Contains tutorial python scripts for verifying performance of a small MLP on MNIST digit classification.
In particular, uses interval bound propagation (WIP), linear programming (WIP), or mixed integer linear programming to verify that the MLP will correctly classify all images in an L-infinity ball--that is, all images where each pixel can be tweaked independently within plus or minus epsilon--to the correct label. The mixed integer linear programming formulation is also able to identify a counterexample in cases where the network fails.
- Create a virtual environment using
python3 -m venv venv_mnist_verification. - Run the command
source venv_mnist_verification/bin/activate. - Run the command
pip install -r requirements.txt. - Run the command
python mnist.py. This will train an MLP on the MNIST dataset, downloading the dataset if necessary, and save the model state dictionary tomnist_model.pt. It will use CUDA if available, else MPS, else CPU. - Run one of:
python verify_mnist_IBP.py,python verify_mnist_LP.py,python verify_mnist_MILP.py.

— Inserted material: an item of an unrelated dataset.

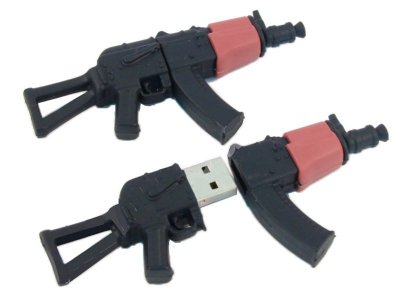    USB Flash Drive 8Gb - Apexto FMUSB-AK47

You can also just import the MNISTModelVerifier class and use it as desired. The last step in the above instructions just runs the example usage from the bottom of each file.

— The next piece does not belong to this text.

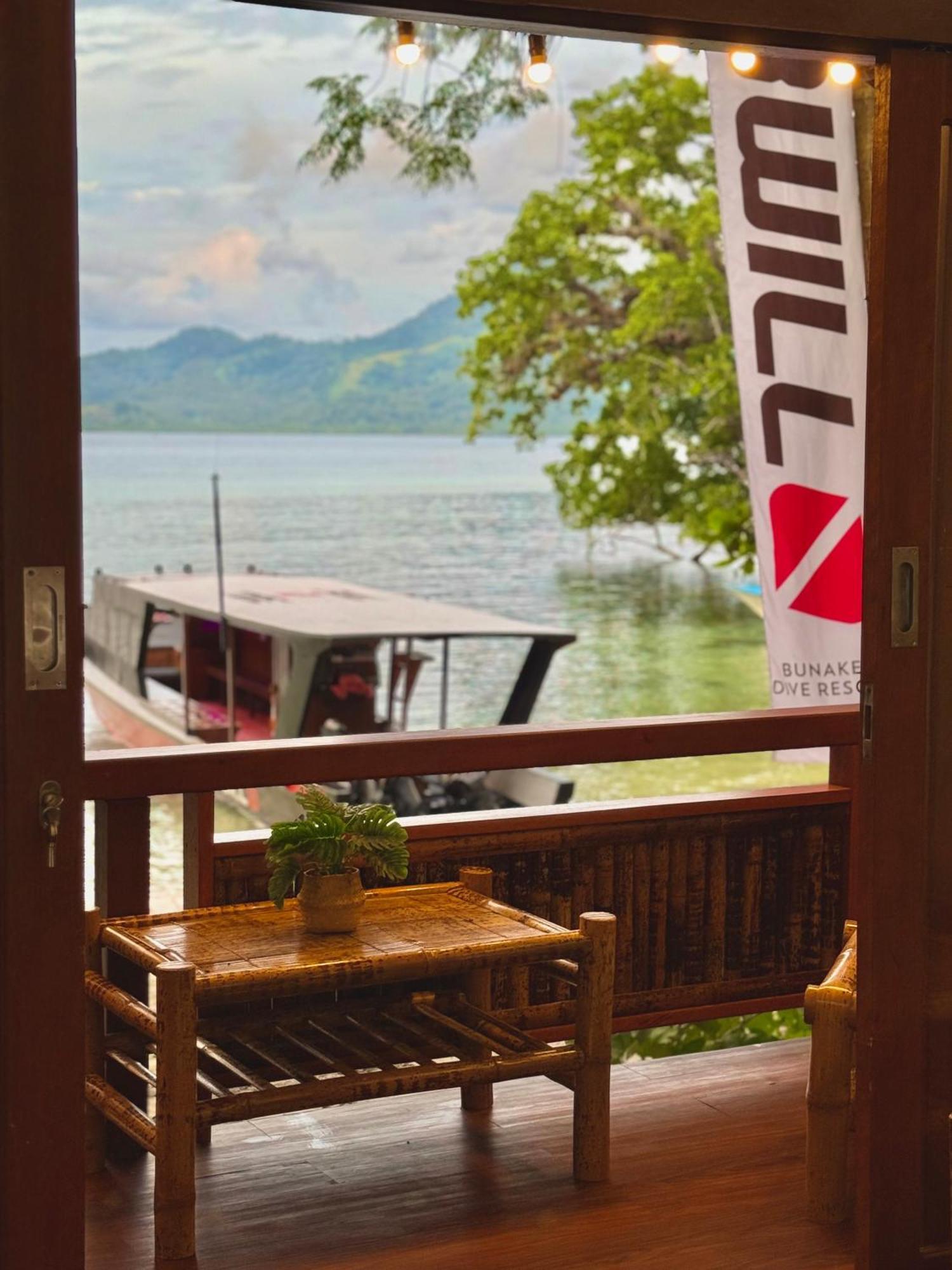 3Will Bunaken Dive Resort Εξωτερικό φωτογραφία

I created and ran this project in Python 3.11. Lower versions may also work.
- create tutorial
- account for batchnorm for increased performance and test for improved verifiability
Salman, Hadi, et al. "A convex relaxation barrier to tight robustness verification of neural networks." Advances in Neural Information Processing Systems 32 (2019).
Tjeng, Vincent, Kai Xiao, and Russ Tedrake. "Evaluating robustness of neural networks with mixed integer programming." arXiv preprint arXiv:1711.07356 (2017).
LeCun, Yann, et al. "Gradient-based learning applied to document recognition." Proceedings of the IEEE 86.11 (1998): 2278-2324.